The Chicago scientist who boosted Atomic Age
In a scene in the current film "Oppenheimer," we see Robert Oppenheimer, the head of the US government's Manhattan Project, walk across a long football field. Yet the film fails to note, even in a caption, the year (1942) or the location (the stands beneath Stagg Field at the University of Chicago).
We bring this up as the film alludes to something fairly important - one of the actual turning points of World War II.
We all know D-Day, June 6, 1944, when the Allies invaded Normandy Beach in a display of physical bravery unparalleled in human history. Those beaches remain truly hallowed ground.
But people forget that the Windy City first turned the tide two years earlier when a group of scientists succeeded in a daring experiment: They created the first, self-sustaining, nuclear chain reaction.
The team was led by a genius whose birthday we celebrated on Sept. 29: Enrico Fermi, the Chicago physicist dubbed the "Architect of the Atomic Age."
Actually, Fermi was born in Rome on that date in 1901. But his date with destiny was assured in 1938. After winning the Nobel Prize in physics, he promptly fled to America to protest fascist Italy's scandalous anti-Jewish racial laws. (Fermi's wife, Laura Capon, was Italian/Jewish.)

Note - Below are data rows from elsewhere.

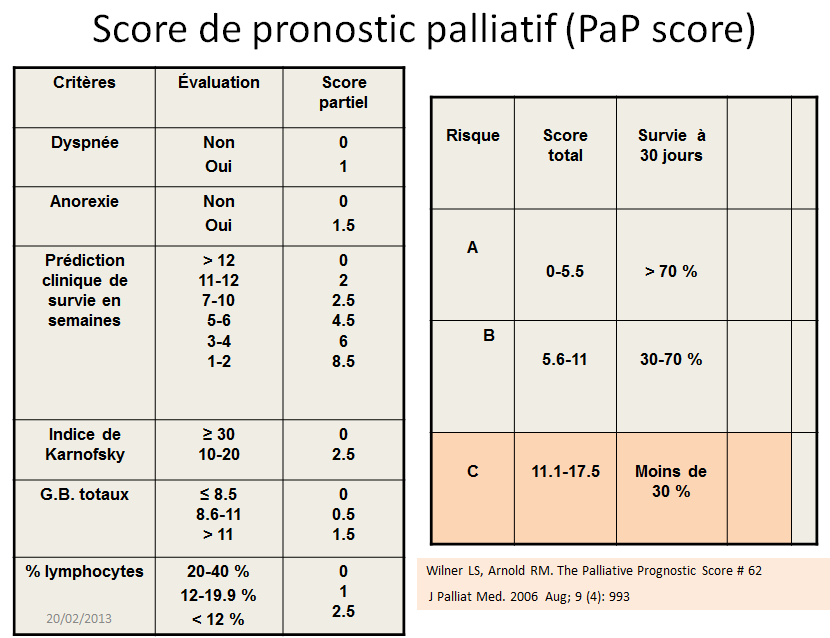 Score de pronostic palliatif (PaP score)

| Critères | Évaluation | Score partiel |
|---|---|---|
| Dyspnée | Non<br>Oui | 0<br>1 |
| Anorexie | Non<br>Oui | 0<br>1.5 |
| Prédiction clinique de survie en semaines | > 12<br>11-12<br>7-10<br>5-6<br>3-4<br>1-2 | 0<br>2<br>2.5<br>4.5<br>6<br>8.5 |
| Indice de Karnofsky | ≥ 30<br>10-20 | 0<br>2.5 |
| G.B. totaux | ≤ 8.5<br>8.6-11<br>> 11 | 0<br>0.5<br>1.5 |
| % lymphocytes | 20-40 %<br>12-19.9 %<br>< 12 % | 0<br>1<br>2.5 |

20/02/2013

| Risque | Score total | Survie à 30 jours | | |
|---|---|---|---|---|
| A | 0-5.5 | > 70 % | | |
| B | 5.6-11 | 30-70 % | | |
| C | 11.1-17.5 | Moins de 30 % | | |

Wilner LS, Arnold RM. The Palliative Prognostic Score # 62
J Palliat Med. 2006 Aug; 9 (4): 993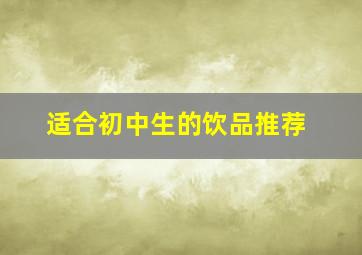 适合初中生的饮品推荐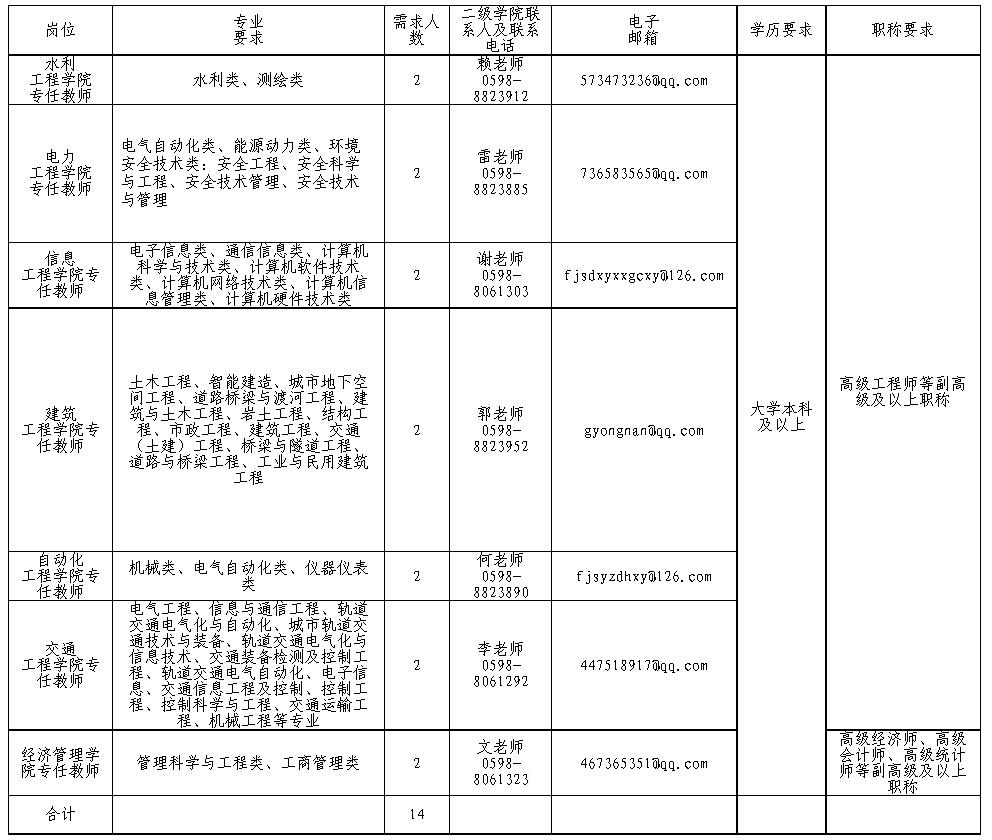 | 岗位 | 专业要求 | 需求人数 | 二级学院联系人及联系电话 | 电子邮箱 | 学历要求 | 职称要求 |
|---|---|---|---|---|---|---|
| 水利工程学院专任教师 | 水利类、测绘类 | 2 | 赖老师 0598-8823912 | 573473236@qq.com | 大学本科及以上 | 高级工程师等副高级及以上职称 |
| 电力工程学院专任教师 | 电气自动化类、能源动力类、环境安全技术类：安全工程、安全科学与工程、安全技术管理、安全技术与管理 | 2 | 雷老师 0598-8823885 | 736583565@qq.com | | |
| 信息工程学院专任教师 | 电子信息类、通信信息类、计算机科学与技术类、计算机软件技术类、计算机网络技术类、计算机信息管理类、计算机硬件技术类 | 2 | 谢老师 0598-8061303 | fjsdxyxxgcxy@126.com | | |
| 建筑工程学院专任教师 | 土木工程、智能建造、城市地下空间工程、道路桥梁与渡河工程、建筑与土木工程、岩土工程、结构工程、市政工程、建筑工程、交通（土建）工程、桥梁与隧道工程、道路与桥梁工程、工业与民用建筑工程 | 2 | 郭老师 0598-8823952 | gyongnan@qq.com | | |
| 自动化工程学院专任教师 | 机械类、电气自动化类、仪器仪表类 | 2 | 何老师 0598-8823890 | fjsyzdhxy@126.com | | |
| 交通工程学院专任教师 | 电气工程、信息与通信工程、轨道交通电气化与自动化、城市轨道交通技术与装备、轨道交通电气化与信息技术、交通装备检测及控制工程、轨道交通电气自动化、电子信息、交通信息工程及控制、控制工程、控制科学与工程、交通运输工程、机械工程等专业 | 2 | 李老师 0598-8061292 | 447518917@qq.com | | |
| 经济管理学院专任教师 | 管理科学与工程类、工商管理类 | 2 | 文老师 0598-8061323 | 467365351@qq.com | | 高级经济师、高级会计师、高级统计师等副高级及以上职称 |
| 合计 | | 14 | | | | |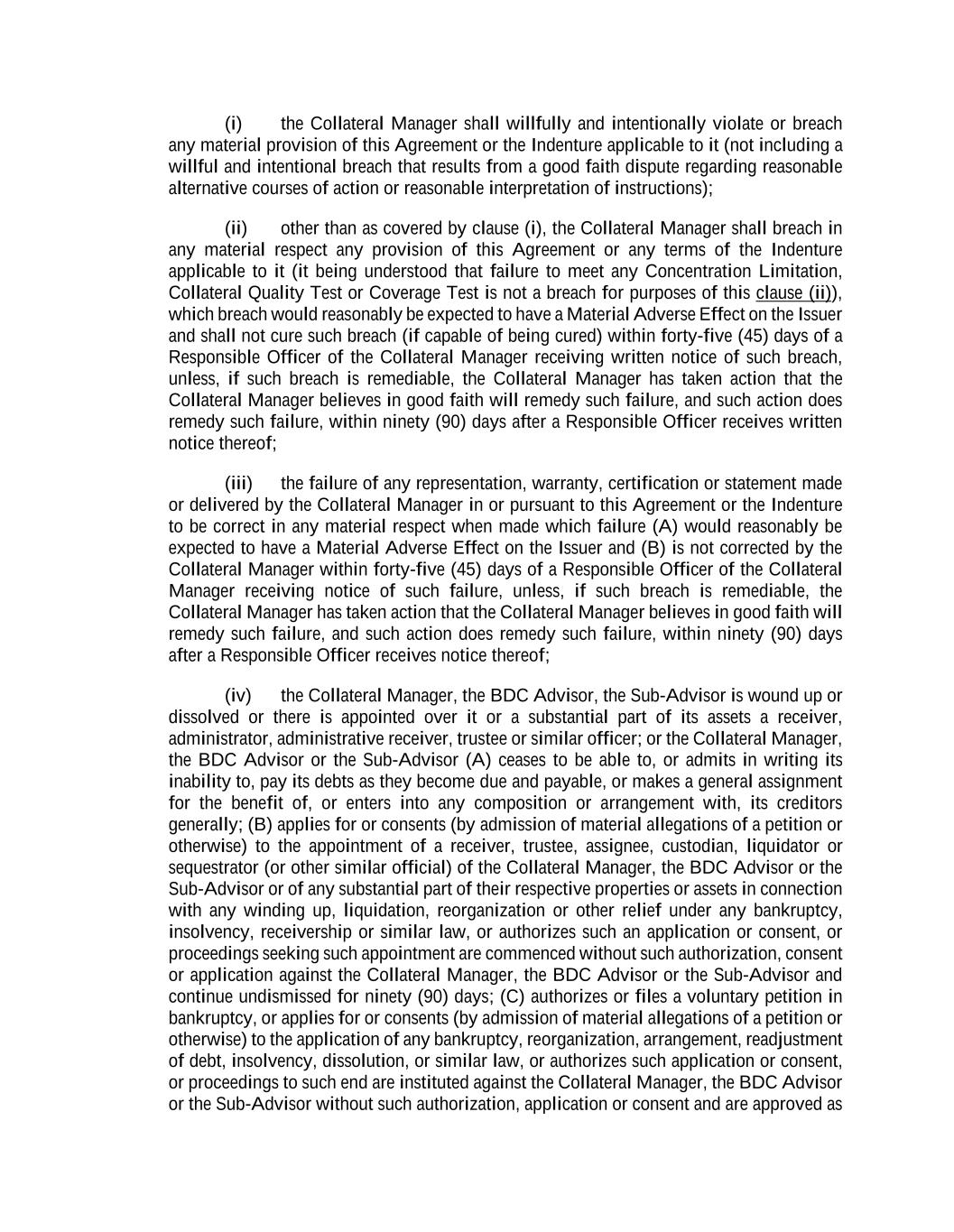 (i) the Collateral Manager shall willfully and intentionally violate or breach any material provision of this Agreement or the Indenture applicable to it (not including a willful and intentional breach that results from a good faith dispute regarding reasonable alternative courses of action or reasonable interpretation of instructions);

(ii) other than as covered by clause (i), the Collateral Manager shall breach in any material respect any provision of this Agreement or any terms of the Indenture applicable to it (it being understood that failure to meet any Concentration Limitation, Collateral Quality Test or Coverage Test is not a breach for purposes of this clause (ii)), which breach would reasonably be expected to have a Material Adverse Effect on the Issuer and shall not cure such breach (if capable of being cured) within forty-five (45) days of a Responsible Officer of the Collateral Manager receiving written notice of such breach, unless, if such breach is remediable, the Collateral Manager has taken action that the Collateral Manager believes in good faith will remedy such failure, and such action does remedy such failure, within ninety (90) days after a Responsible Officer receives written notice thereof;

(iii) the failure of any representation, warranty, certification or statement made or delivered by the Collateral Manager in or pursuant to this Agreement or the Indenture to be correct in any material respect when made which failure (A) would reasonably be expected to have a Material Adverse Effect on the Issuer and (B) is not corrected by the Collateral Manager within forty-five (45) days of a Responsible Officer of the Collateral Manager receiving notice of such failure, unless, if such breach is remediable, the Collateral Manager has taken action that the Collateral Manager believes in good faith will remedy such failure, and such action does remedy such failure, within ninety (90) days after a Responsible Officer receives notice thereof;

(iv) the Collateral Manager, the BDC Advisor, the Sub-Advisor is wound up or dissolved or there is appointed over it or a substantial part of its assets a receiver, administrator, administrative receiver, trustee or similar officer; or the Collateral Manager, the BDC Advisor or the Sub-Advisor (A) ceases to be able to, or admits in writing its inability to, pay its debts as they become due and payable, or makes a general assignment for the benefit of, or enters into any composition or arrangement with, its creditors generally; (B) applies for or consents (by admission of material allegations of a petition or otherwise) to the appointment of a receiver, trustee, assignee, custodian, liquidator or sequestrator (or other similar official) of the Collateral Manager, the BDC Advisor or the Sub-Advisor or of any substantial part of their respective properties or assets in connection with any winding up, liquidation, reorganization or other relief under any bankruptcy, insolvency, receivership or similar law, or authorizes such an application or consent, or proceedings seeking such appointment are commenced without such authorization, consent or application against the Collateral Manager, the BDC Advisor or the Sub-Advisor and continue undismissed for ninety (90) days; (C) authorizes or files a voluntary petition in bankruptcy, or applies for or consents (by admission of material allegations of a petition or otherwise) to the application of any bankruptcy, reorganization, arrangement, readjustment of debt, insolvency, dissolution, or similar law, or authorizes such application or consent, or proceedings to such end are instituted against the Collateral Manager, the BDC Advisor or the Sub-Advisor without such authorization, application or consent and are approved as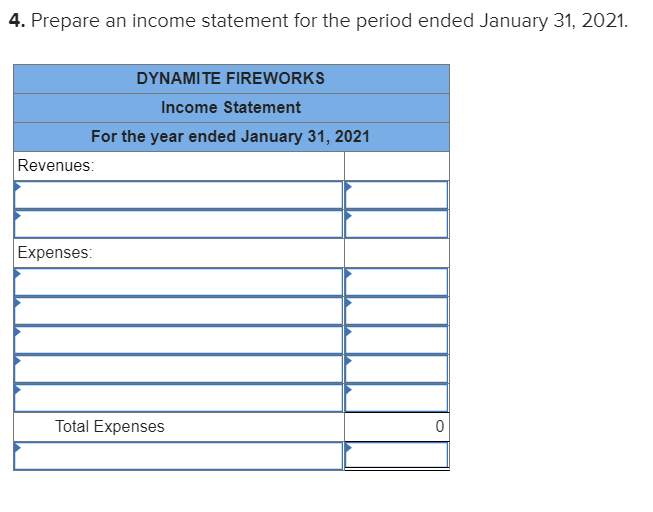 **4.** Prepare an income statement for the period ended January 31, 2021.

| DYNAMITE FIREWORKS | |
|---|---|
| Income Statement | |
| For the year ended January 31, 2021 | |
| Revenues: | |
| | |
| | |
| Expenses: | |
| | |
| | |
| | |
| | |
| | |
| Total Expenses | 0 |
| | |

After President FDR set the Manhattan Project into motion in 1940, Fermi, who had been teaching at Columbia University in New York, moved to Chicago in the Spring of 1942 to work on his top-secret experiment.
Months later, on Dec. 2, 1942, he and his team achieved success, giving both a moral and literal boost to the rest of the Manhattan Project.
Fermilab in West suburban Batavia was named in his honor - a fitting tribute to a giant whose birthday officially kicks off Italian American Heritage Month (October). Buon compleanno, Professor Fermi.